Multnomah County tweaks HB 4213 further. Ordinance No. 1287, adopted by the commission on September 24, created its own emergency period of October 1, 2020, to January 8, 2021. It also created its own grace period of January 9, 2021, to July 7, 2021. This means that tenants have until July 7 to repay any rent that has accrued since April 1, 2020, provided that tenants pay current rent during the grace period. See Ordinance No. 1287, § 3 B.3.
If a landlord gives a tenant a “grace period” notice under HB 4213, that notice cannot be given earlier than January 8, 2021, and the notice should reflect the July 7 grace period. (And, we presume, the changes in that notice arising from EO 20-56.)
A key issue under Ordinance No. 1287 is whether a landlord can send a nonpayment of rent notice for January 2021’s rent. The short answer is no. Under the ordinance, “nonpayment” is nonpayment of a payment that “becomes due” during the emergency period. Id. § 3 B.2. Under most rental agreements, rent becomes due on the first of the month. The emergency period does not end until January 8. By then, January’s rent has moved from the category of “becom[ing] due” to the category of “nonpayment balance.” Thus, termination for not paying January’s rent is off the table.
However, my read is that a tenant can be terminated for not paying January’s rent at all. A landlord is prohibited from giving a notice of termination based on a nonpayment balance, id. § 3 C.1, but only provided that tenants pay rent for the “current rental period.” Id. § 3 B.3 That means tenants must pay January rent sometime in January. If they do not, a landlord can terminate based on the nonpayment balance because then nonpayment balance will not be subject to the protection of the grace period. But by the time we get to January, all this analysis may be moot because word is that the governor intends to call the legislature into another special session mid-November.
Regarding no-cause terminations in Multnomah County, the only exception is if the landlord’s qualifying reason was that they had accepted an offer the purchase the tenant’s dwelling unit. No. 1287 did not incorporate EO 20-56’s exception if a landlord or an immediate family member intends to occupy the dwelling unit.
Neither EO 20-56 nor Ordinance No. 1287 affect commercial tenancies. Those are still governed by HB 4213 only.
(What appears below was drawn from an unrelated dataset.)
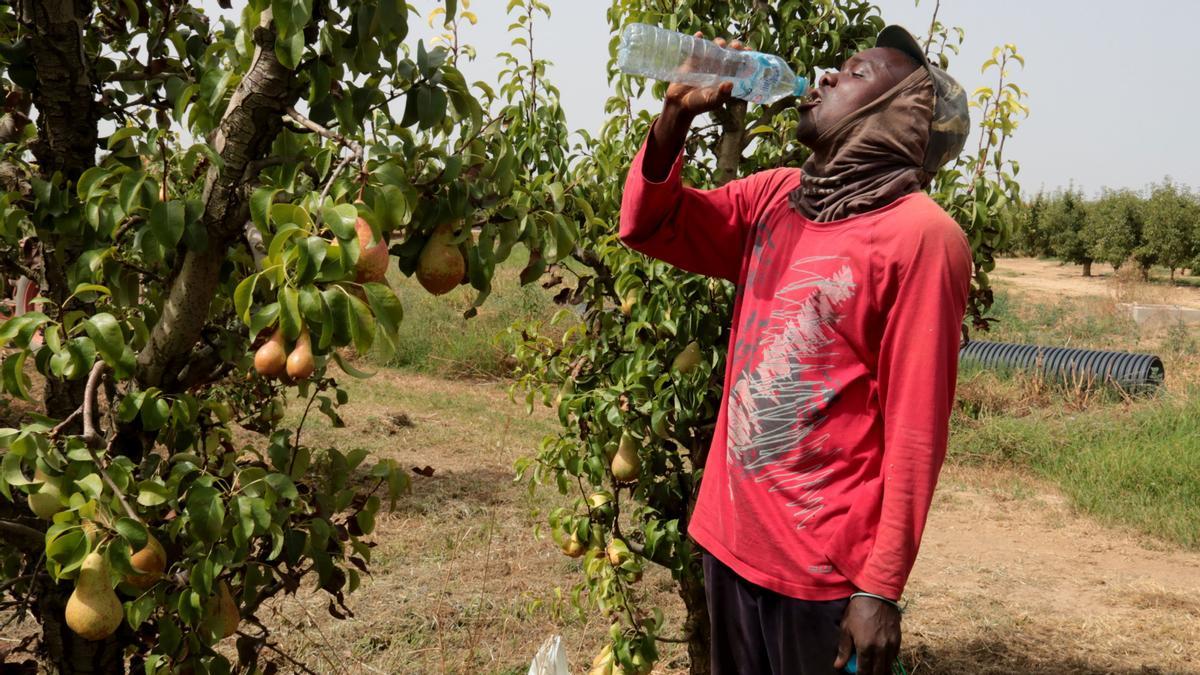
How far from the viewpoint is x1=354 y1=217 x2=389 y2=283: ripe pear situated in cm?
115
Meanwhile, the CDC order lurks until the end of 2020. Because EO 20-56 and Ordinance No. 1287 already prevent landlords from terminating for nonpayment through the end of the year, landlords need worry if they give a no-cause notice. If a tenant gives the landlord a “covered person” declaration, the landlord cannot terminate for no cause.
While the CDC order, the executive order, and the ordinance are all mixing it up, Portland sits quietly in a corner retooling rent increases and affordable housing evictions. Under Portland Ordinance No. 192122, as amended, any rent increase triggers the relocation assistance scheme of PCC 30.01.085 unless (1) the landlord gave the notice before September 16, 2020, rescinds the notice, and refunds any increased rent within 30 days, or (2) the landlord gave the notice after September 16, represents in good faith that the landlord did not know about the ordinance, and then rescinds the notice within 30 days. This ordinance is in effect until March 31, 2021.